╭─ RECORDS
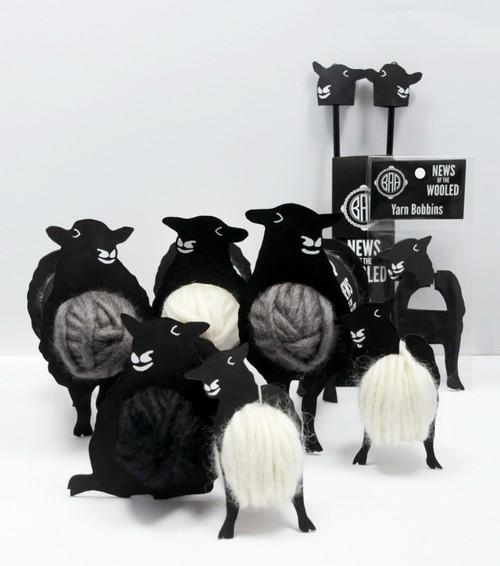 羊毛(Wool) 是一个可从羊身上取得的方块,它可以被染成16种不同的颜色。羊毛方块非常脆弱,易燃,而且拥有很弱的爆炸抗性。――来自 MINECRAFT 游戏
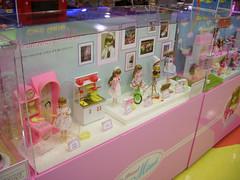 Mimi Fashion Dolls (InSapphoWeTrust) Tags: korea mimi seoul southkorea 2008 韓國 서울 lotteworld jamsil 한국 대한민국 republicofkorea fashiondolls 大韓民國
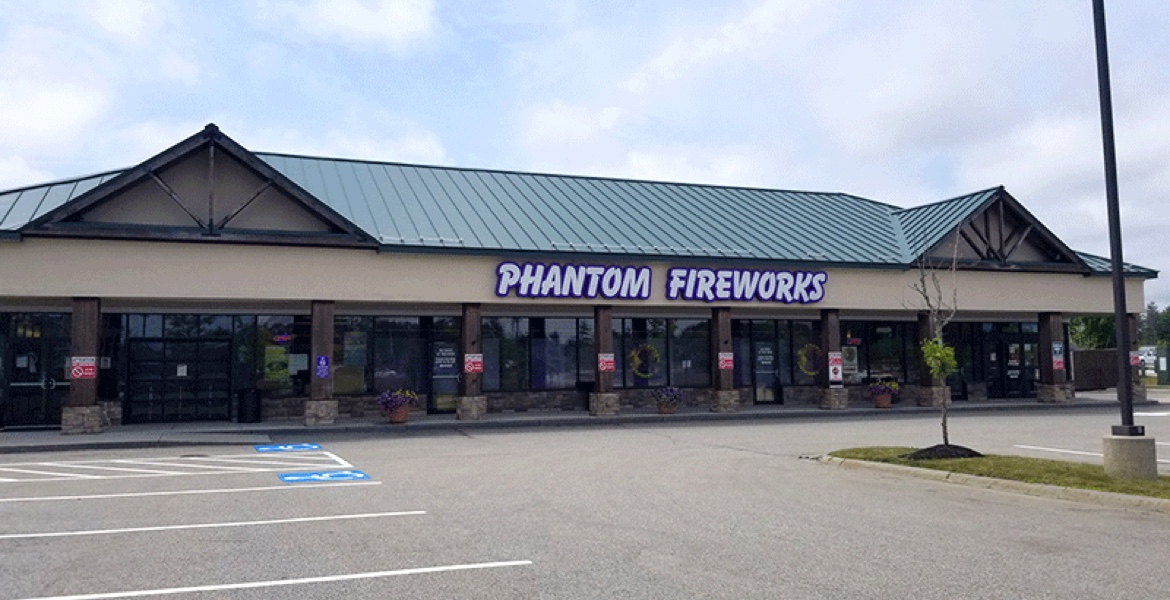As Fireworks Store Moves In, Other Businesses Make Way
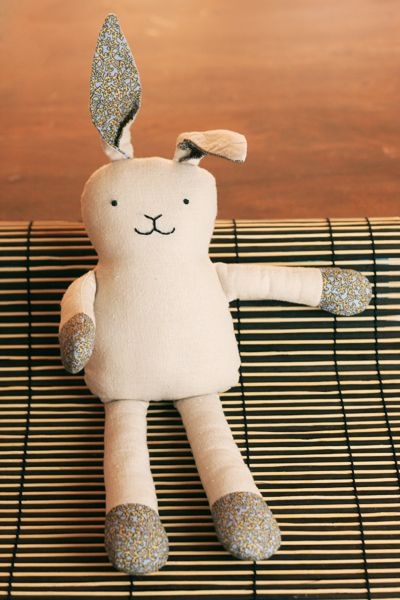 Sweet - baby bunny softie free pattern links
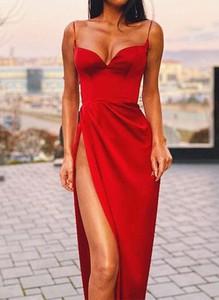 Sukienka Arilook z dekoltem w kształcie litery v midi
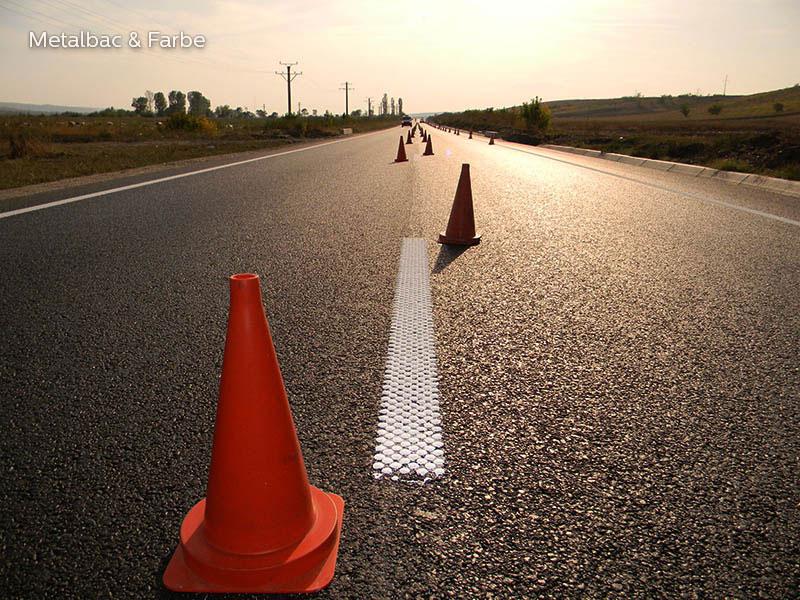 segnaletica stradale orizzontale; segnali stradali; cartelli stradali; cartelli segnalatori; sicurezza stradale; piste ciclabili; passaggio pedonale; barrette sonore; striscia liscia con barrette; bicomponente a freddo; solo barrette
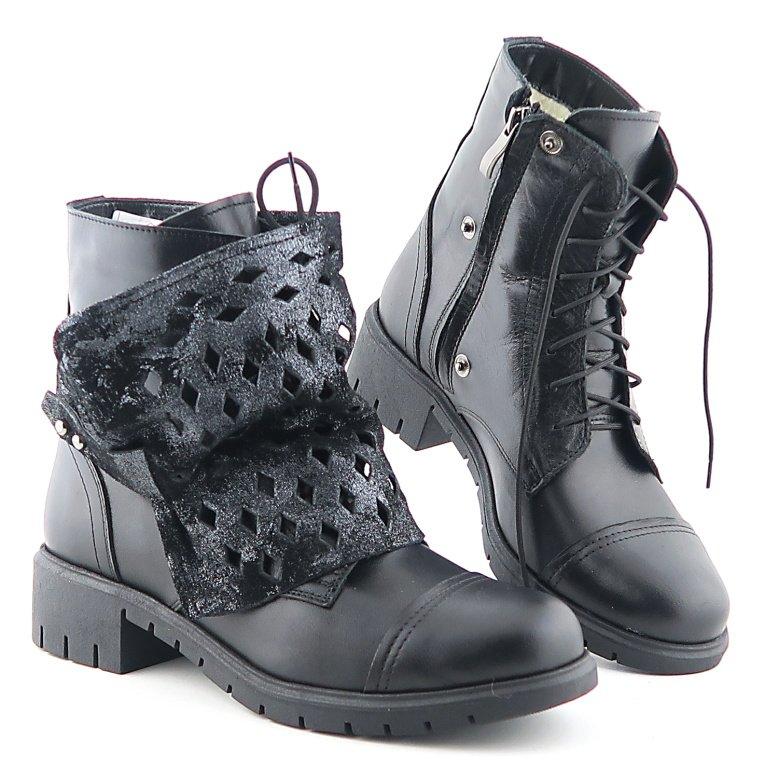 8b51dc97ca5b9 Štýlové dámske čierne topánky na šnurovanie • Kabelky-topanky.sk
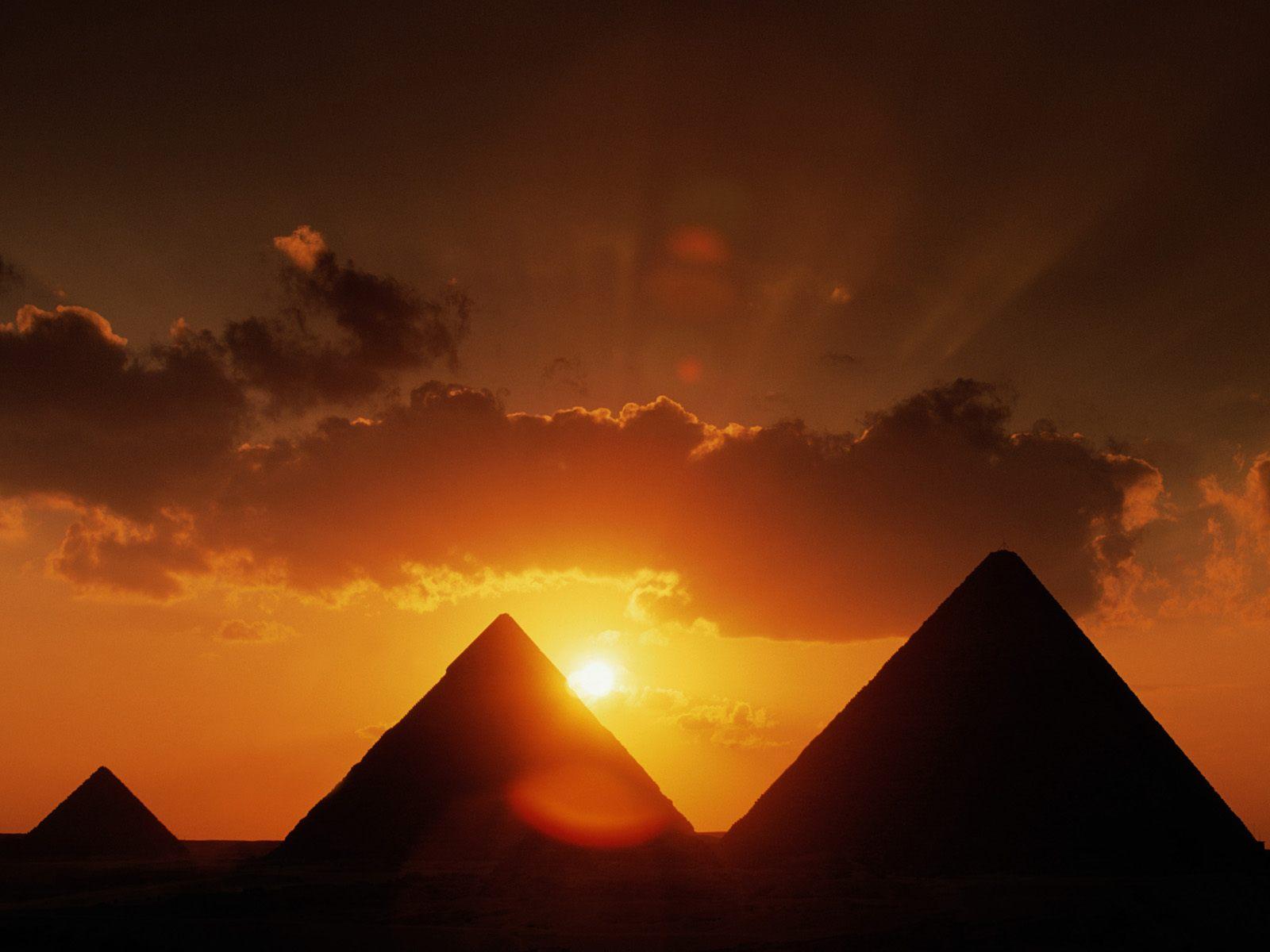 Apus de soare peste Piramidele din Egipt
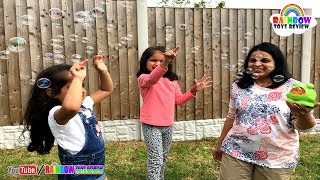 Bubble Machine Toys for Kids Baby Sisters Play with Bubble Frog Playtime Fun Activity for Children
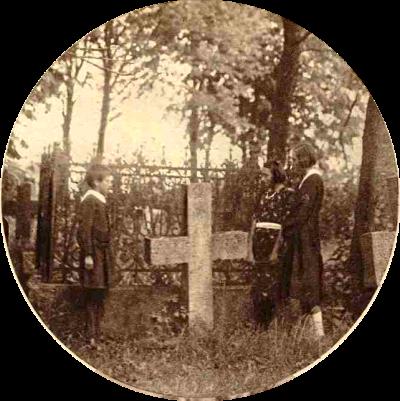 Mormântul familiei preotului Ion Cozmovici, unde se află și rămășițele pământești ale mamei Maestrului George Enescu.
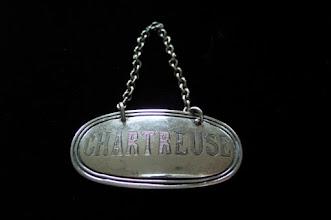 Photo: Utile en cas de reconditionnement !  Un écusson en métal argenté, destiné à indiquer le contenu de carafes, en l'occurence de la chartreuse jaune...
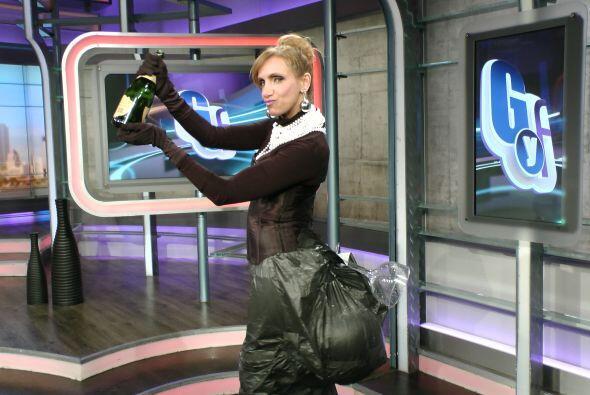 La Flaca trató de posar como lo hizo Kim Kardashian, con una copa sobre...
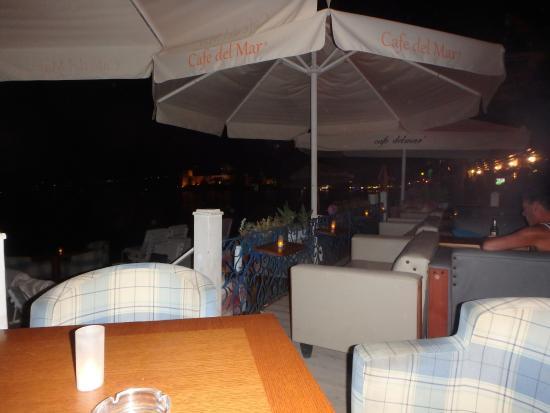 Cafe Delmar: deck seating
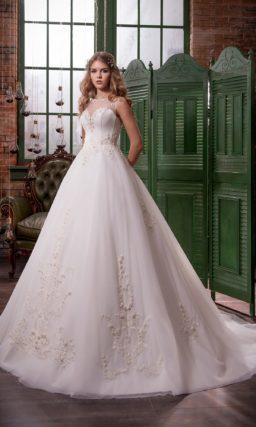 Царственное свадебное платье «принцесса» с полупрозрачной отделкой верха и длинным шлейфом.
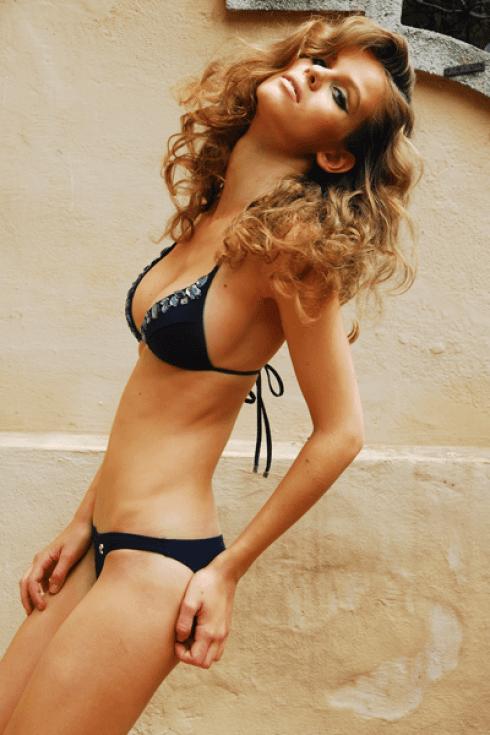 Bikini nero con reggiseno a triangolo.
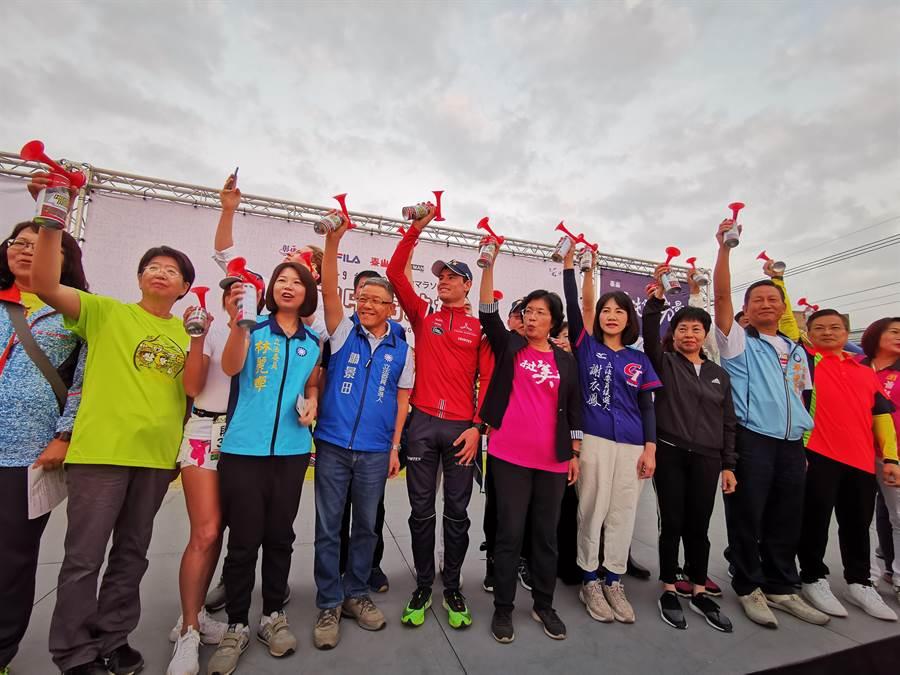 世界鐵人三項冠軍伊登與彰化縣長王惠美今日到彰化田中米倉馬拉松(右6)領跑,除了為現場民眾加油也一起行銷彰化。(吳建輝攝)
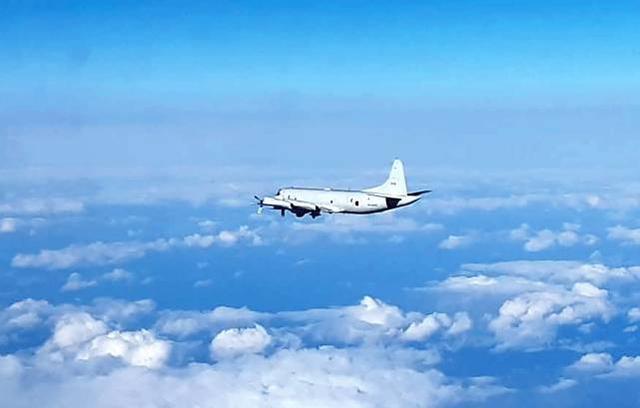 日本的OP-3C巡逻机靠近俄罗斯边境,俄苏30战斗机起飞应对并与之一起飞行。  第1张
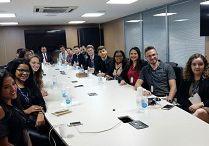 Representantes de Creas Juniores reúnem-se com o presidente do Confea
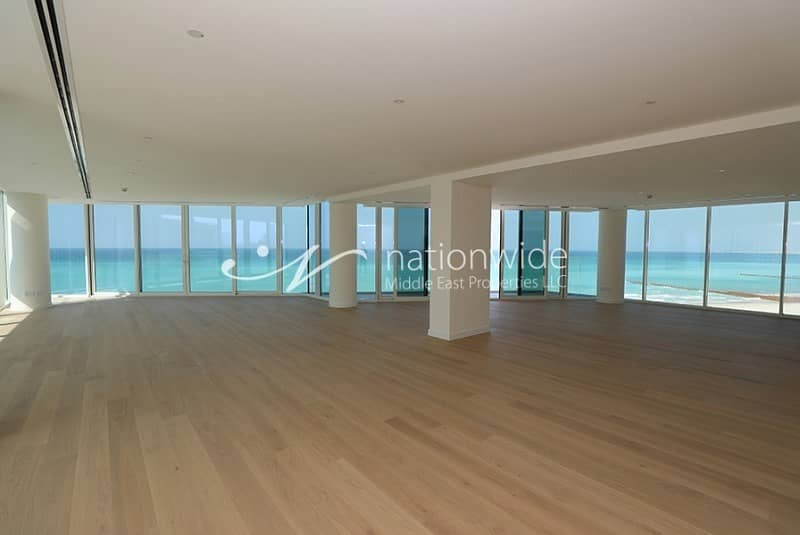 2 Experience Living In A Penthouse w/ Sea View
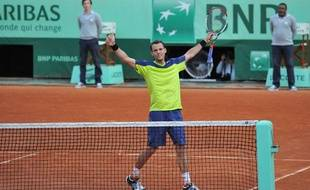 Paul-Henri Mathieu célèbre sa victoire, le 31 mai 2012, sur le court central de Roland-Garros, contre John Isner.
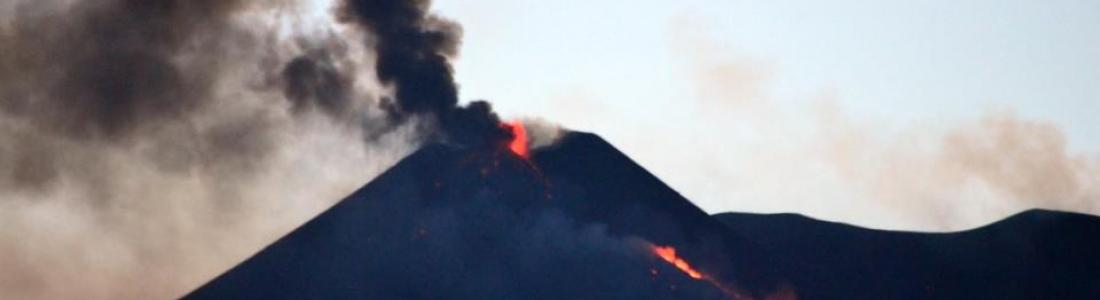 14/05/2015. Etna, Kilauea , Piton de la Fournaise .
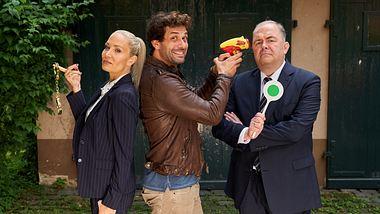 Ellen (Janine Kunze), Heldt (Kai Schuhmann) und Grün (Timo Dierkes) posieren für die Kamera.  - Foto: Frank Dicks / ZDF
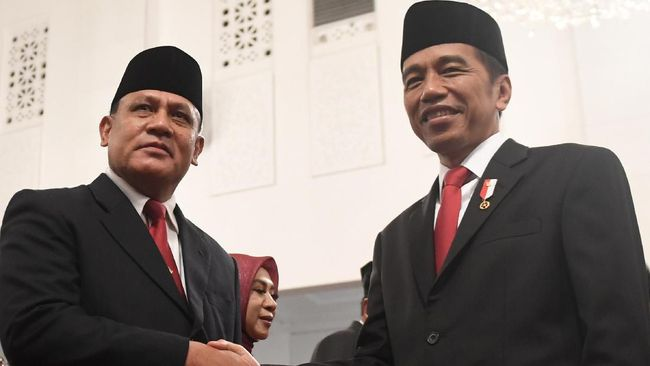 Dalih sopan santun ketatanegaraan dari Joko Widodo dalam hal kisruh TWK KPK dinilai sebagai bentuk lari dari tanggung jawab seorang pemimpin pemerintahan.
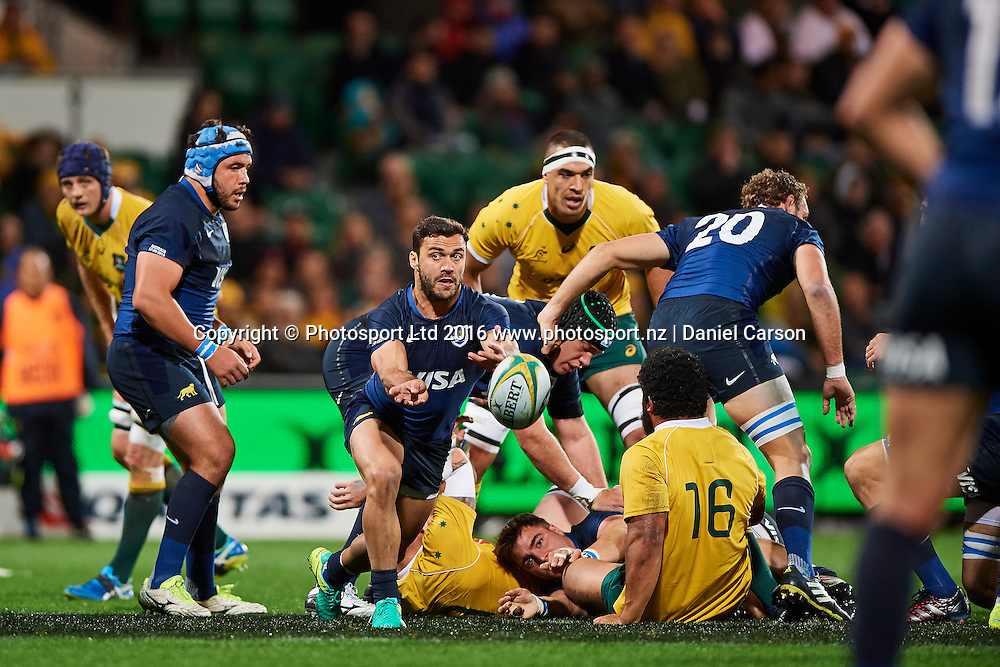 Martín Landajo of the The Pumas (Argentina) passes the ball during the Rugby Championship test match between the Australian Qantas Wallabies and Argentina's Los Pumas from NIB Stadium - Saturday 17th September 2016 in Perth, Australia. © Copyright Photo by Daniel Carson / www.photosport.nz)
╰─
*WHAT YOU NEED TO DO*
Every entry above is to be set down exactly; the pictures are to be left out.

*RESPONSE*
 羊毛(Wool) 是一个可从羊身上取得的方块,它可以被染成16种不同的颜色。羊毛方块非常脆弱,易燃,而且拥有很弱的爆炸抗性。――来自 MINECRAFT 游戏
 Mimi Fashion Dolls (InSapphoWeTrust) Tags: korea mimi seoul southkorea 2008 韓國 서울 lotteworld jamsil 한국 대한민국 republicofkorea fashiondolls 大韓民國
As Fireworks Store Moves In, Other Businesses Make Way
 Sweet - baby bunny softie free pattern links
 Sukienka Arilook z dekoltem w kształcie litery v midi
 segnaletica stradale orizzontale; segnali stradali; cartelli stradali; cartelli segnalatori; sicurezza stradale; piste ciclabili; passaggio pedonale; barrette sonore; striscia liscia con barrette; bicomponente a freddo; solo barrette
 8b51dc97ca5b9 Štýlové dámske čierne topánky na šnurovanie • Kabelky-topanky.sk
 Apus de soare peste Piramidele din Egipt
 Bubble Machine Toys for Kids Baby Sisters Play with Bubble Frog Playtime Fun Activity for Children
 Mormântul familiei preotului Ion Cozmovici, unde se află și rămășițele pământești ale mamei Maestrului George Enescu.
 Photo: Utile en cas de reconditionnement !  Un écusson en métal argenté, destiné à indiquer le contenu de carafes, en l'occurence de la chartreuse jaune...
 La Flaca trató de posar como lo hizo Kim Kardashian, con una copa sobre...
 Cafe Delmar: deck seating
 Царственное свадебное платье «принцесса» с полупрозрачной отделкой верха и длинным шлейфом.
 Bikini nero con reggiseno a triangolo.
 世界鐵人三項冠軍伊登與彰化縣長王惠美今日到彰化田中米倉馬拉松(右6)領跑,除了為現場民眾加油也一起行銷彰化。(吳建輝攝)
 日本的OP-3C巡逻机靠近俄罗斯边境,俄苏30战斗机起飞应对并与之一起飞行。  第1张
 Representantes de Creas Juniores reúnem-se com o presidente do Confea
 2 Experience Living In A Penthouse w/ Sea View
 Paul-Henri Mathieu célèbre sa victoire, le 31 mai 2012, sur le court central de Roland-Garros, contre John Isner.
 14/05/2015. Etna, Kilauea , Piton de la Fournaise .
 Ellen (Janine Kunze), Heldt (Kai Schuhmann) und Grün (Timo Dierkes) posieren für die Kamera.  - Foto: Frank Dicks / ZDF
 Dalih sopan santun ketatanegaraan dari Joko Widodo dalam hal kisruh TWK KPK dinilai sebagai bentuk lari dari tanggung jawab seorang pemimpin pemerintahan.
 Martín Landajo of the The Pumas (Argentina) passes the ball during the Rugby Championship test match between the Australian Qantas Wallabies and Argentina's Los Pumas from NIB Stadium - Saturday 17th September 2016 in Perth, Australia. © Copyright Photo by Daniel Carson / www.photosport.nz)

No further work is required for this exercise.